**Okuma Metni:**
---*---
Partinin ılımlı kanadı kapatılmayacakları inancında. En önemli referansları ise AK Parti'nin kapatılmaması. Bu çevrelerde "Devlet, AK Parti'yi kapatmadı, bizi de kapatmaz." görüşü hakim.

DTP Genel Başkanı Ahmet Türk ve ılımlı DTP'liler kapatma kararının demokratik çözüm çabalarını tasfiye edeceğini belirtiyor. Partinin kapatılması, özellikle çatışma siyasetinden beslenen DTP'liler için ise bir fırsat olarak kollanıyor. Bu çevreler, "Kürtler Meclis'ten dışlandı. Bugüne kadar kurduğumuz bütün partileri kapattılar" propagandası yapmaya hazırlanıyor.

Kapatılmaktan kurtulan HAK-PAR Genel Başkanı Bayram Bozyel, geçmişten günümüze yaşanan deneyimlerden yasakçı yöntemlerin, kapatmaların hiçbir zaman hiçbir soruna derman olmadığını gösterdiğini söyledi. "Kürt sorunu bağlamında Türkiye'nin yeterince sorunu var." diyen Bozyel, "Bu sorunların temel nedeni de dünden bugüne izlenen yasakçı uygulama ve anlayışlardır. Yasakçı düzenlemelerdir. O nedenle geçmişte çok kötü sicil oluşturan bu parti kapatmaların artık son bulması gerekiyor. Kapatma kararının kutuplaştırıcı bir yanı olacağı kesin. Gerilimi artıracağı ve demokratik çözüme olan inancı azaltacağı, dolayısıyla demokratik çözüm arayışlarını zayıflatacağı ortada. DTP meşru ve yasal bir partidir. Onu destekleyen belli bir Kürt kitlesi vardır. Öyle olsun olmasın şiddete başvurmadığı sürece hiçbir parti kapatılmamalı. DTP de kapatılmamalı." şeklinde konuştu.
---*---
**Verilen Bilgiler:**
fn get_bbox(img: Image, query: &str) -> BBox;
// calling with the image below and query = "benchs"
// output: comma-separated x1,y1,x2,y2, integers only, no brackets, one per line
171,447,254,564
---*---
DTP'nin kapatılmasıyla ilgili okuma metnine dayanarak şunları kısaca yanıtlayın:
(a) Partinin ılımlı kanadı, kapatılmayacakları inancında en önemli referans olarak neyi görüyor?
(b) DTP'nin Genel Başkanı kimdir?
(c) Bayram Bozyel hangi partinin Genel Başkanıdır?

(a) AK Parti'nin kapatılmamasını.
(b) Ahmet Türk.
(c) HAK-PAR'ın.